Filing for bankruptcy is a stressful and difficult process, but it could be the only viable solution to getting your company’ back on track. Filing for Chapter 11 bankruptcy allows you to restructure your finances while keeping the doors to your business open.
Before filing, it’s essential to understand the implications, mainly how it will affect your taxes.
How Chapter 11 works
Specific steps are involved when a business chooses to file Chapter 11 bankruptcy to reorganize its assets and liabilities.
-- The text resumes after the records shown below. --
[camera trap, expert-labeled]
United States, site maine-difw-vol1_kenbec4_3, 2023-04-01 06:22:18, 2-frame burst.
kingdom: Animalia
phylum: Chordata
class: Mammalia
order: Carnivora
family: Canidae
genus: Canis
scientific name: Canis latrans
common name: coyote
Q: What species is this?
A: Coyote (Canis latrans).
The process typically involves the following:
1. Before even filing, the business must undergo credit counseling within 180 days.
2. After counseling, the business can file a petition in bankruptcy court that includes schedules of assets and liabilities, current income and expenses, contracts, unexpired leases and a statement of financial affairs.
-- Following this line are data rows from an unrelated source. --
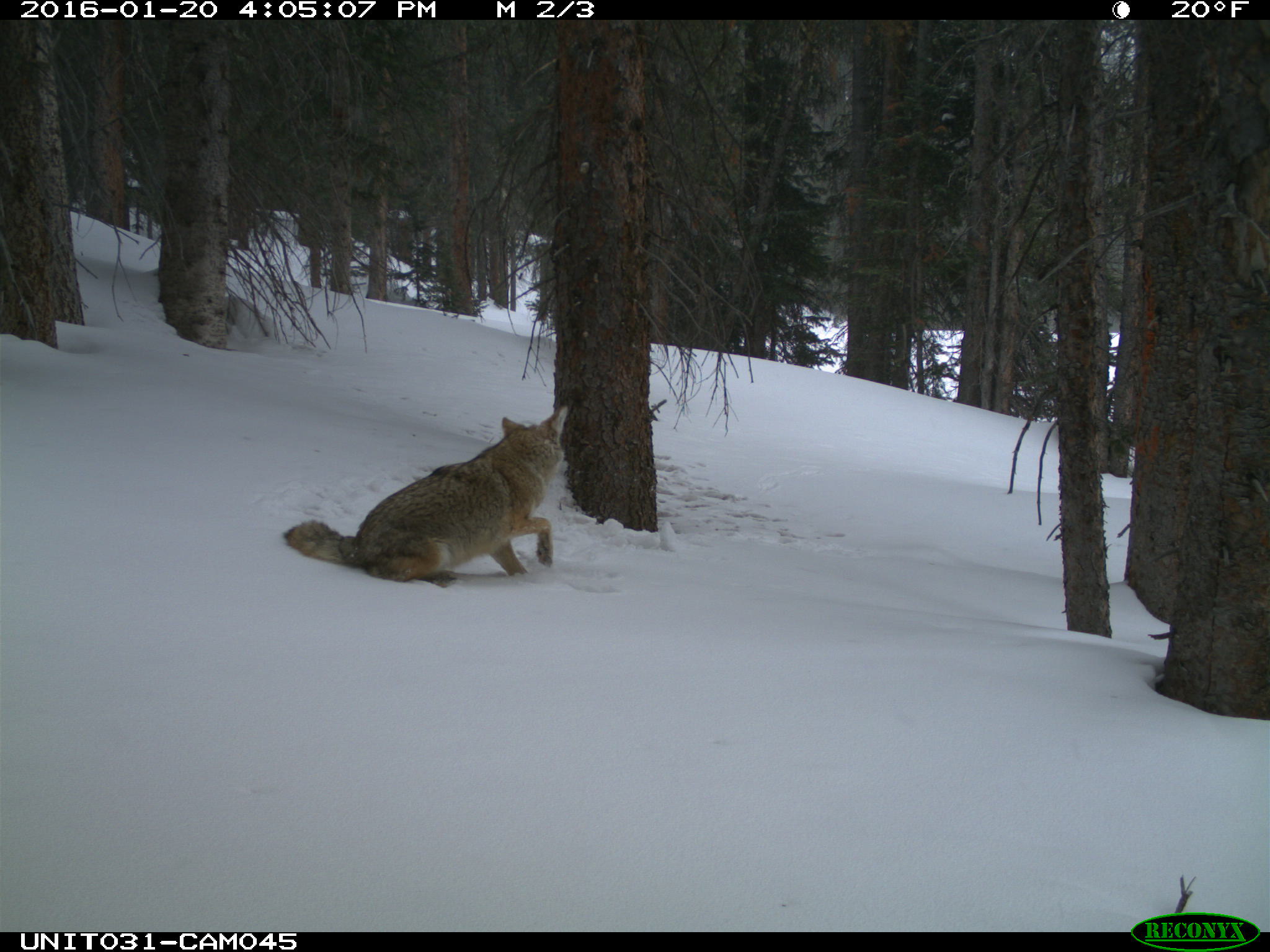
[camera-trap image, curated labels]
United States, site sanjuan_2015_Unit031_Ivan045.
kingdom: Animalia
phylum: Chordata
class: Mammalia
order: Carnivora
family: Canidae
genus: Canis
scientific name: Canis latrans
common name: coyote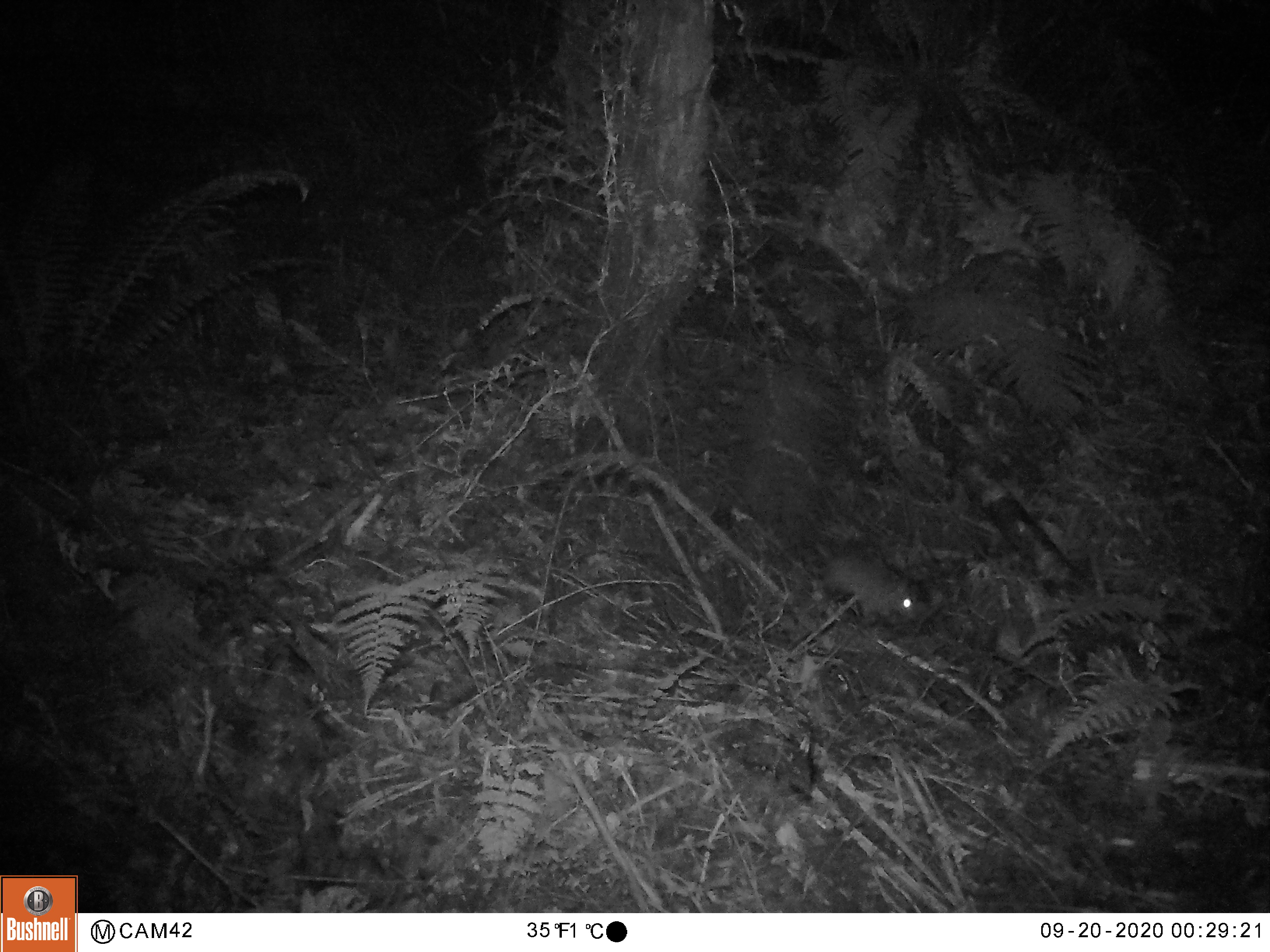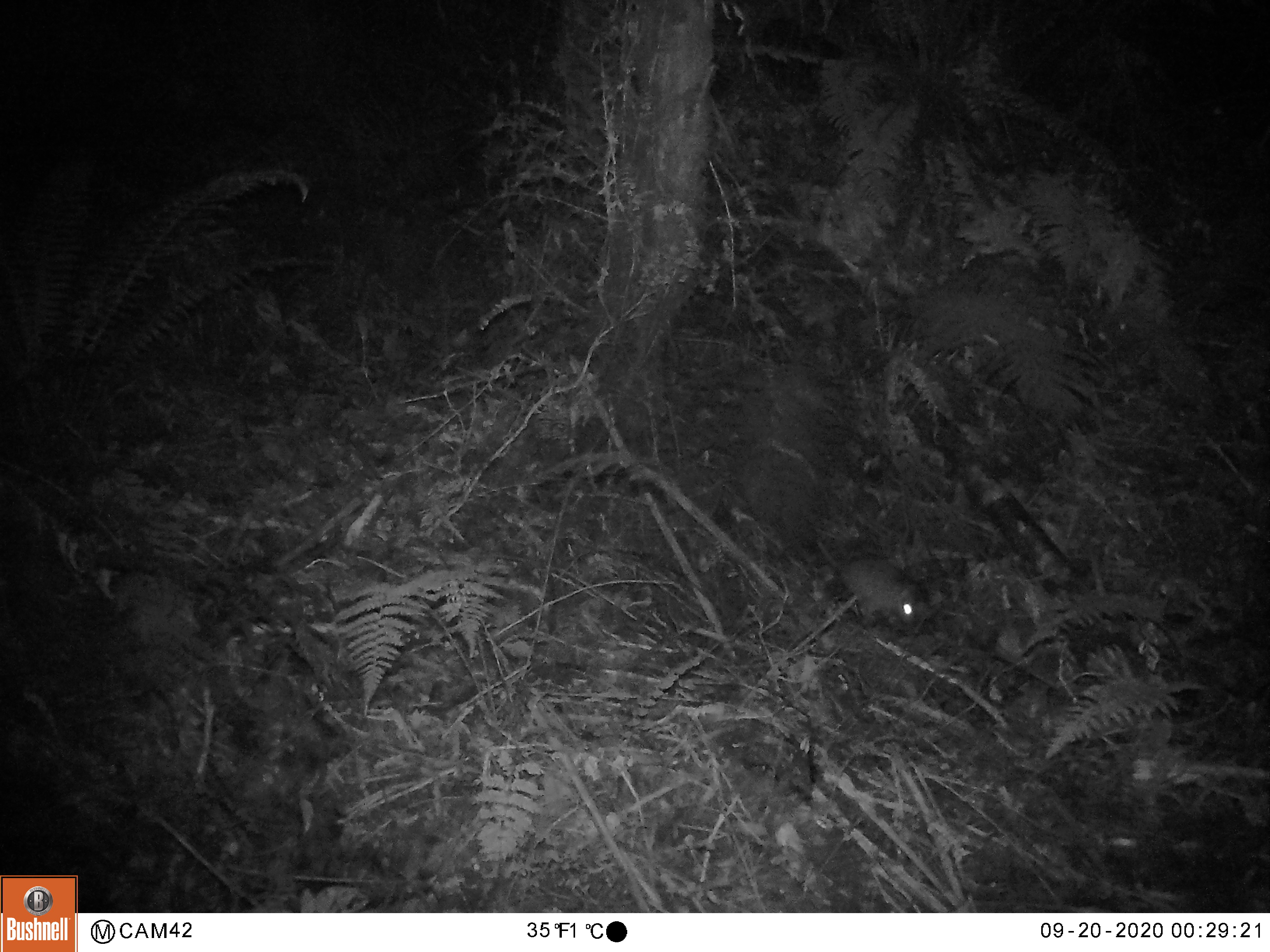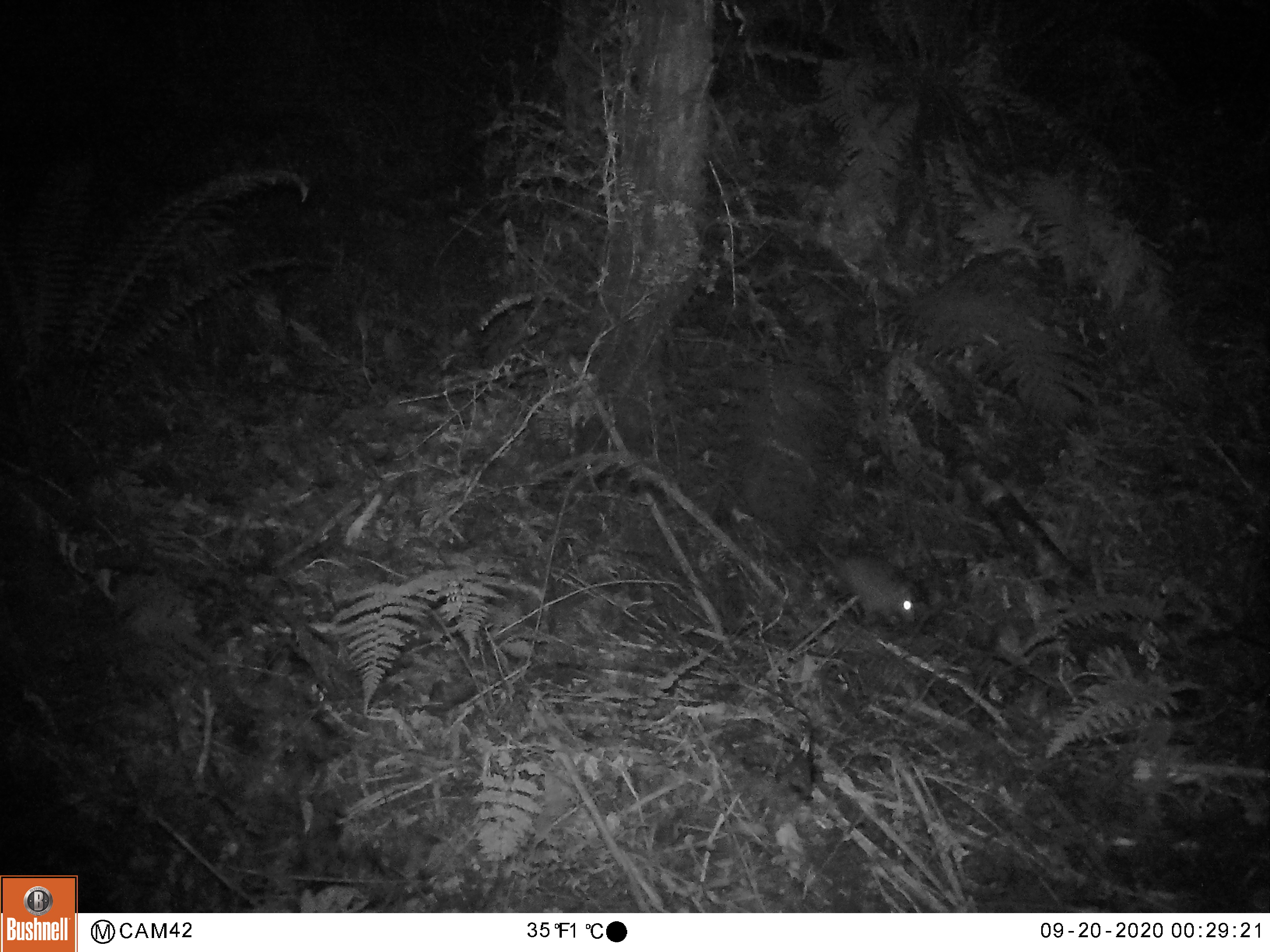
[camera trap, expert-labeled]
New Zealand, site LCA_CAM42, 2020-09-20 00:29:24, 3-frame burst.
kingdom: Animalia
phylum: Chordata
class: Mammalia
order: Rodentia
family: Muridae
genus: Rattus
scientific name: Rattus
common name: rat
3. Once the petition is filed, an automatic stay goes into effect, preventing creditors from collecting their debts.
4. A trustee may be assigned to oversee the case, and a meeting of creditors is held. The business must file a disclosure statement about its affairs so creditors can make an informed judgment about its reorganization plan.
5. If the court approves the plan, there is a confirmation hearing. After the confirmation, the debtor can start making payments.
After filing for bankruptcy, a business must still file and pay income tax returns. It is also still responsible for paying sales and payroll taxes. If you are a small business owner, you will need to file your 1040. Additionally, the bankruptcy trustee files a Form 1041 for the bankruptcy estate. Corporations are required to file Form 1120. They may also need to file a Form 982 for any debt forgiveness.
Bankruptcy and tax laws are complex. Any company planning to file for bankruptcy should consult someone who can guide it through the process.